The work gave the procurement team what the vendor presentations had not, a clear understanding of which systems were actually deployable at the client’s facility, and a contract negotiation brief built around the protective provisions practitioners had identified as essential.
Impact
- Market research identified only three vendors with completed or near-complete French nuclear regulatory authorisation for active neutralisation.
- Security director IDIs confirmed regulatory approval pathway was the first and most determinative shortlisting criterion at comparable facilities.
- Procurement officer IDIs identified a specific contract provision for regulatory approval maintenance that practitioners consistently recommended.
- The vendor field was narrowed to three viable candidates without entering a formal tender process with non-compliant vendors.
- The procurement roadmap sequenced the tender against vendor authorisation timelines without creating single-supplier dependency.
- The client entered formal procurement with a shortlist that reflected regulatory reality rather than technical specification rankings.
- Contract award was reached eight months faster than the security team’s original procurement timeline had projected.
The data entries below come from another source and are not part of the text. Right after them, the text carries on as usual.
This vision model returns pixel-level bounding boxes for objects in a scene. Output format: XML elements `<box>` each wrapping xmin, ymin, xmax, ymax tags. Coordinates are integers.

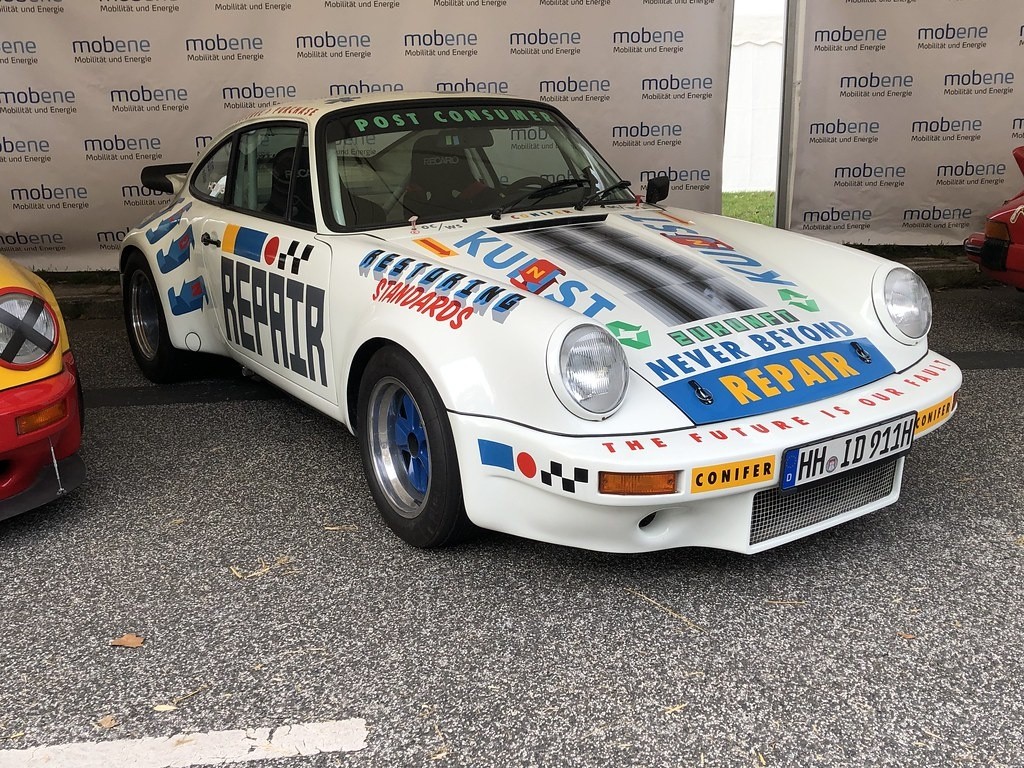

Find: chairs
<box><xmin>404</xmin><ymin>135</ymin><xmax>476</xmax><ymax>227</ymax></box>
<box><xmin>264</xmin><ymin>146</ymin><xmax>388</xmax><ymax>232</ymax></box>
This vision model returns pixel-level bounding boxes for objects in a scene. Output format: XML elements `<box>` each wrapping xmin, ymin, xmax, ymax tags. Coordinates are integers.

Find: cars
<box><xmin>0</xmin><ymin>251</ymin><xmax>89</xmax><ymax>522</ymax></box>
<box><xmin>963</xmin><ymin>145</ymin><xmax>1024</xmax><ymax>291</ymax></box>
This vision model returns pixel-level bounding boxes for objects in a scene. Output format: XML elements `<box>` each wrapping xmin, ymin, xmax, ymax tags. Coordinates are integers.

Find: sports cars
<box><xmin>118</xmin><ymin>90</ymin><xmax>966</xmax><ymax>556</ymax></box>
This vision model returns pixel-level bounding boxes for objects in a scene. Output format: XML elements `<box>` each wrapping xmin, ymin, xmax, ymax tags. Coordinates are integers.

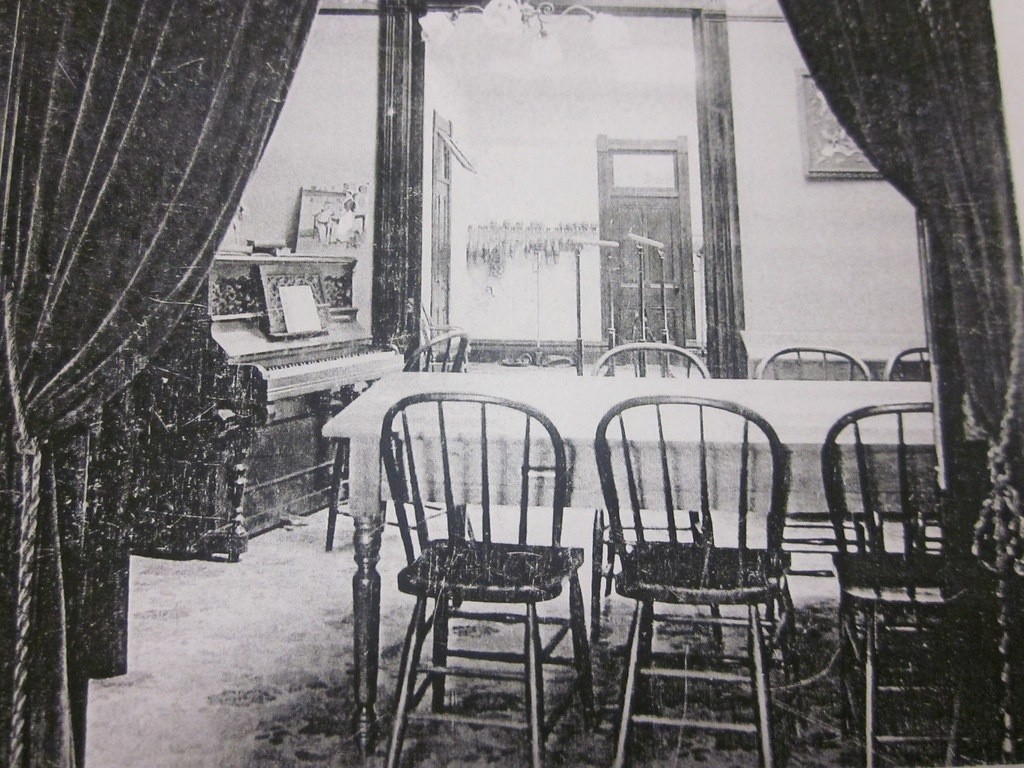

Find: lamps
<box><xmin>419</xmin><ymin>0</ymin><xmax>621</xmax><ymax>48</ymax></box>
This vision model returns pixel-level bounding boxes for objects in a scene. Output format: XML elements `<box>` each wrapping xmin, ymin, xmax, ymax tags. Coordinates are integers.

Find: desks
<box><xmin>321</xmin><ymin>371</ymin><xmax>939</xmax><ymax>762</ymax></box>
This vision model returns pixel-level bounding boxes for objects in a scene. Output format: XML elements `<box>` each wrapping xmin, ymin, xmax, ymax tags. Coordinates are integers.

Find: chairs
<box><xmin>325</xmin><ymin>332</ymin><xmax>982</xmax><ymax>767</ymax></box>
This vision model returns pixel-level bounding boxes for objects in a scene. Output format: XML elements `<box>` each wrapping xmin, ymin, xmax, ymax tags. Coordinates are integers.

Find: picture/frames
<box><xmin>794</xmin><ymin>66</ymin><xmax>884</xmax><ymax>179</ymax></box>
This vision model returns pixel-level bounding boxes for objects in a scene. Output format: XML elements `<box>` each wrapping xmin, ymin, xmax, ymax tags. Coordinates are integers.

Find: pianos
<box><xmin>123</xmin><ymin>247</ymin><xmax>408</xmax><ymax>564</ymax></box>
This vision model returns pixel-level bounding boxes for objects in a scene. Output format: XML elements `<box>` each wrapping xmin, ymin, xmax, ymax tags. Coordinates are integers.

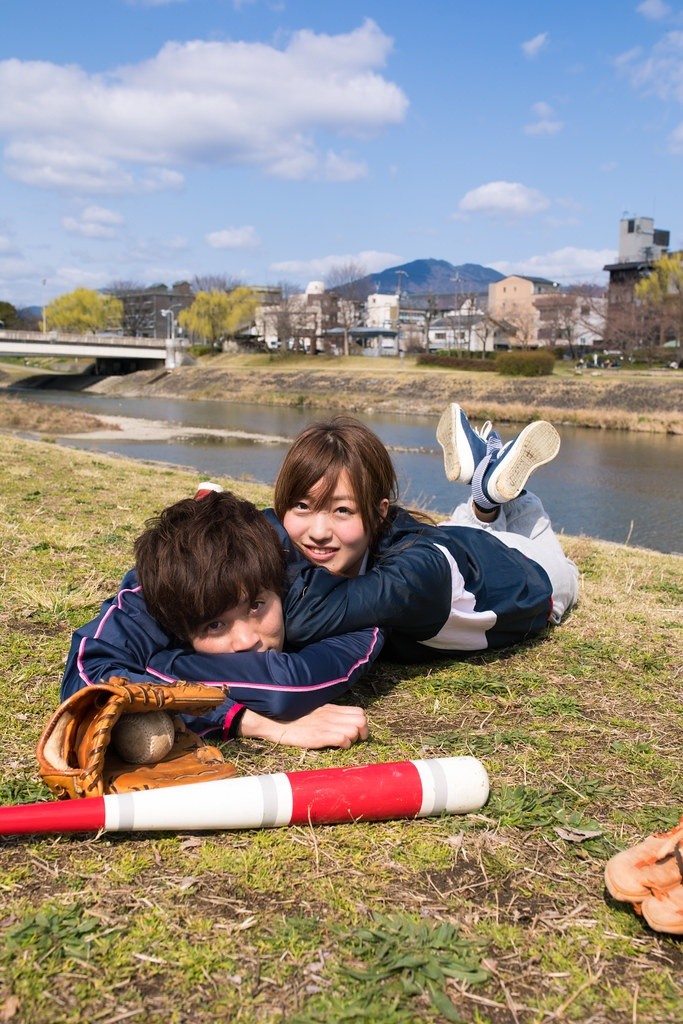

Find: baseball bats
<box><xmin>1</xmin><ymin>756</ymin><xmax>492</xmax><ymax>836</ymax></box>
- The regulatory approval maintenance clause was included in the final contract terms.
Client Outcome
Procurement Efficiency
Contract award was reached eight months faster than the original security team timeline, with a shortlist that reflected regulatory viability rather than technical specification.
Regulatory Compliance
The procurement process began with the regulatory filter applied first, eliminating the risk of advancing a non-deployable vendor through costly contract negotiation.
Contract Protection
The regulatory approval maintenance obligation was included in the contract terms following practitioner IDI recommendation.
Shortlist Clarity
A wide vendor field was reduced to three viable candidates based on French nuclear regulatory status before any formal tender resource was committed.
Practitioner Intelligence
Direct IDI feedback from security procurement officers at comparable facilities produced decision criteria that no vendor presentation had disclosed.
Decision Logic Corrected
The security team learned that comparable facilities treated regulatory approval pathway, not technical detection performance, as the first shortlisting criterion.
Timeline Management
The procurement roadmap sequenced tender activity to accommodate the third vendor's authorisation timeline without creating single-supplier dependency.
Regulatory Context Retained
The French nuclear counter-UAS regulatory framework was documented and retained for future system refresh procurement cycles.
Market Positioning
The operator was repositioned as a regulated infrastructure procurement team that applies regulatory viability as the primary shortlisting filter rather than technical specification rankings.